Former NFL commissioner Paul Tagliabue didn’t reach the Pro Football Hall of Fame this year in his fourth try as a finalist, and I know what you’re thinking: Yeah, OK, so what? It happens.
And you’re right.
Except it doesn’t happen to contributor candidates. In fact, Tagliabue is the first … and only … contributor candidate to be declined by the Hall’s board of selectors since that category was created in 2015.
If there was a hurdle Tagliabue could not overcome it was concussions, with critics hammering him on what he did – and did not – do regarding serious head injuries during his tenure as league commissioner, making such compelling arguments that Tagliabue failed to gain the 80 percent approval required of candidates seeking enshrinement.
Nevertheless, he just gained support for Canton from an outside and unexpected source -- former NFL Players Association president Tom Condon, a former offensive lineman who today is one of the top player representatives in professional sports.
(We) had such a long period of labor peace with Tagliabue, and, at the same time, I thought he was a visionary. He did some things for the league that I thought moved them along considerably.
Appearing on this week’s Talk of Fame Network broadcast, Condon was asked where he stood on Tagliabue’s Hall-of-Fame candidacy, and he was unequivocal in his response.
“I’d be voting him in,” he said. “(We) had such a long period of labor peace with Tagliabue, and, at the same time, I thought he was a visionary. He did some things for the league that I thought moved them along considerably. Between Pete (former commissioner Pete Rozelle) and Roger (Goodell), I thought Tagliabue certainly fit in there fairly well in terms of his legacy.”
There were no labor stoppages during Tagliabue’s 17-year term as commissioner, and there was considerable progress made on numerous fronts – including minority hiring, stadium construction, league expansion, drug testing and international play.
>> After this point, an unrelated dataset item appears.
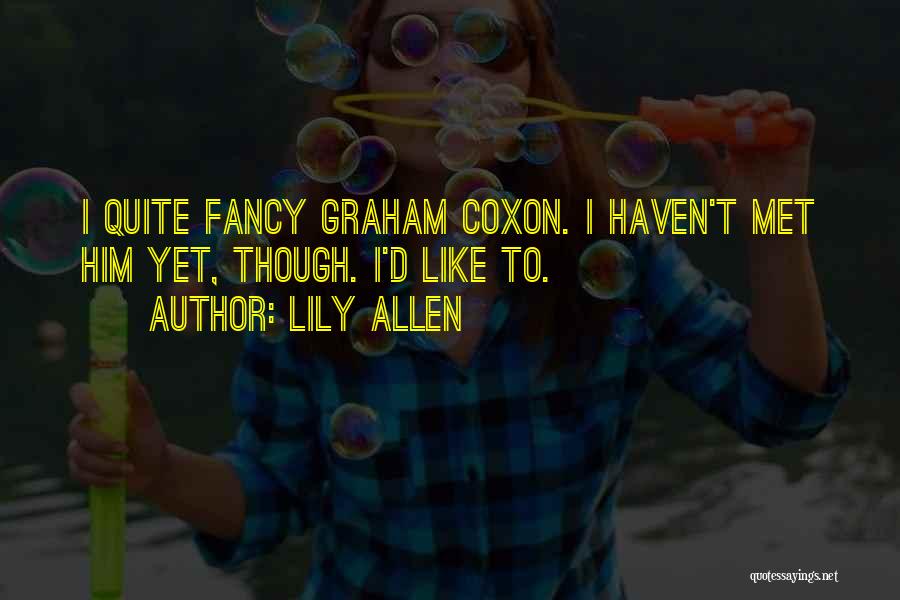 Lily Allen Quotes: I Quite Fancy Graham Coxon. I Haven't Met Him Yet, Though. I'd Like To.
Plus, there was enormous growth in the NFL’s popularity and revenues.
But the concussion issue sabotaged his Hall-of-Fame candidacy last month, with critics pointing to what they believed was an obfuscation of the issue through public comments by Tagliabue and through his appointment of a rheumatologist to oversee serious head, neck and shoulder injuries.
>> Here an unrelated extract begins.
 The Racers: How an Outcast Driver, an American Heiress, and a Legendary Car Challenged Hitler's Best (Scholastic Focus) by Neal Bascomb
Appearing on the Talk of Fame Network in late January, Tagliabue tried to clarify his positions – as well as backtrack from remarks he made in 1994 when he labeled concussions as a “pack-journalism issue” -- calling his characterization “a mistake.”
In the end, though, it wasn't enough to satisfy voters, with Tagliabue denied enshrinement for the first time since 2009, when he last was a finalist.
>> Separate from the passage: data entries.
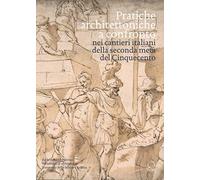 Pratiche architettoniche a confronto nei cantieri italiani della seconda metà de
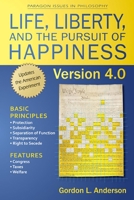 Life, Liberty, and the Pursuit of Happiness, Version 4.0 1557788863 Book Cover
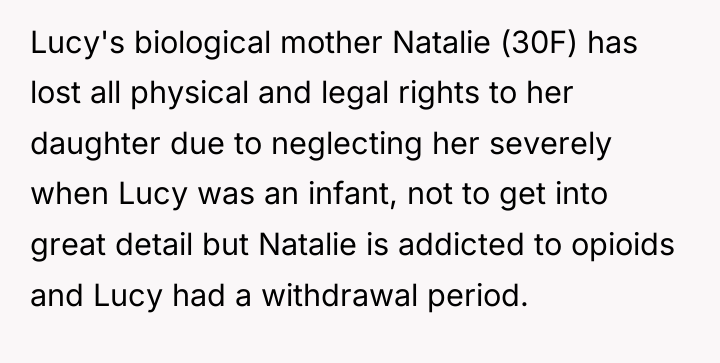 Lucy's biological mother Natalie (30F) has lost all physical and...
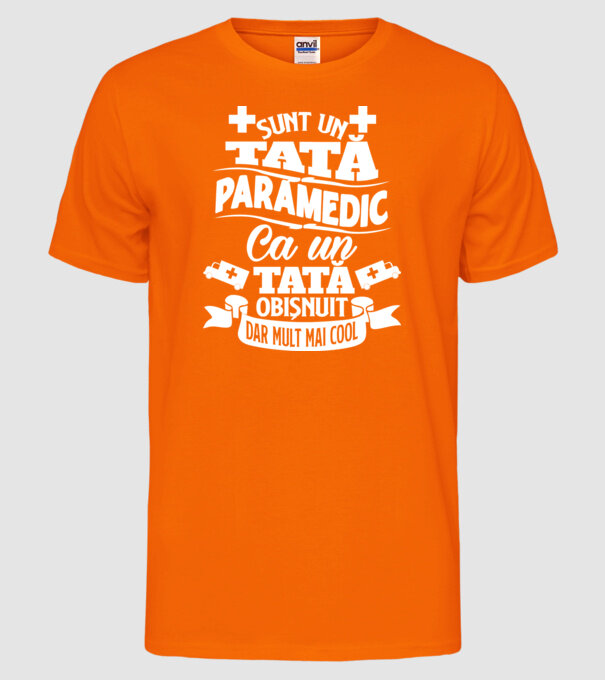 Sunt un tată paramedic model portocaliu neon pe tricou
“I understand the concussion topic ends up becoming an issue and problematic,” said Condon, “but it was a completely different kind of a climate when Tagliabue was commissioner.
“And some of it was that, instead of having a lot of the player issues that are public now … and I think hurt the image of the league … a lot of similar things Tagliabue and (former NFLPA executive director Gene Upshaw) resolved after dining together and determining by consensus what they were going to do.
“They just worked out so many things that weren’t necessarily going to be practically or politically appropriate for contesting in public.”